• _GOAL OF THE EXERCISE_
Reproduce, without any change, the lines below from the one containing "Which is nearest to pixel 428 95 considering" through the final line, including both ends.

• _DATA SHOWN_
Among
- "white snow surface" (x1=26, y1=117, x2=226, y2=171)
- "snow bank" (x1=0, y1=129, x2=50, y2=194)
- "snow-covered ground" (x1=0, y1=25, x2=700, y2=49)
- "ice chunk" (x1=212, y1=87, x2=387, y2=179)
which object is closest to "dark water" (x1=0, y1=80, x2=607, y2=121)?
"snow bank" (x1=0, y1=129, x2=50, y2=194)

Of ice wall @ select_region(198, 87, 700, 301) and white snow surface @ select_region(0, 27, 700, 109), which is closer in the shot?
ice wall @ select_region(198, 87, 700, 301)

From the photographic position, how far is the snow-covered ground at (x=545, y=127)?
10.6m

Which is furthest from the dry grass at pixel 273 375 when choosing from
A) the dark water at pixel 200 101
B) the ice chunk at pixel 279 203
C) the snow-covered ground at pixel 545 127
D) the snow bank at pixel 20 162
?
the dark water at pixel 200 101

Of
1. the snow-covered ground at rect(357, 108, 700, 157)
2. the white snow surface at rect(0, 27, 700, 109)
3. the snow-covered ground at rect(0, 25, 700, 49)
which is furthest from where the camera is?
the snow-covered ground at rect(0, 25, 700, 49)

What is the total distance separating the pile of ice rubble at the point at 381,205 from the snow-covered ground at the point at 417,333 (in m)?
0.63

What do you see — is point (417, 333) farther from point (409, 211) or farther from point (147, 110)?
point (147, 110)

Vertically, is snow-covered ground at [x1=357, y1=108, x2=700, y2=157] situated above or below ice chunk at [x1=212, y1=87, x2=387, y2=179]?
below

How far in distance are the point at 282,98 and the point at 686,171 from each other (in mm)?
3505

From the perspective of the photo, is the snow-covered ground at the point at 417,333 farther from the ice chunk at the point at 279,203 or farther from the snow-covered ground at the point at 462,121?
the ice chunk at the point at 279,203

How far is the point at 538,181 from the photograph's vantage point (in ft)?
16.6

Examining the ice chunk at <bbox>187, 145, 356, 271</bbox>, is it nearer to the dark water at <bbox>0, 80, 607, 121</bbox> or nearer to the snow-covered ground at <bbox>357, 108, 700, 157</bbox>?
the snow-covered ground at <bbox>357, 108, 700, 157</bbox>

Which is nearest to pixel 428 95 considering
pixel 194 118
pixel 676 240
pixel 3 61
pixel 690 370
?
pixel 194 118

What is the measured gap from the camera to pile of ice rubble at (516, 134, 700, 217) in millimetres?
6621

• _WRITTEN SOLUTION_
Which is nearest to pixel 428 95 considering
pixel 194 118
pixel 676 240
pixel 3 61
pixel 690 370
?
pixel 194 118

What is the measured gap from the camera to pile of ice rubble at (516, 134, 700, 217) in millimetres?
6621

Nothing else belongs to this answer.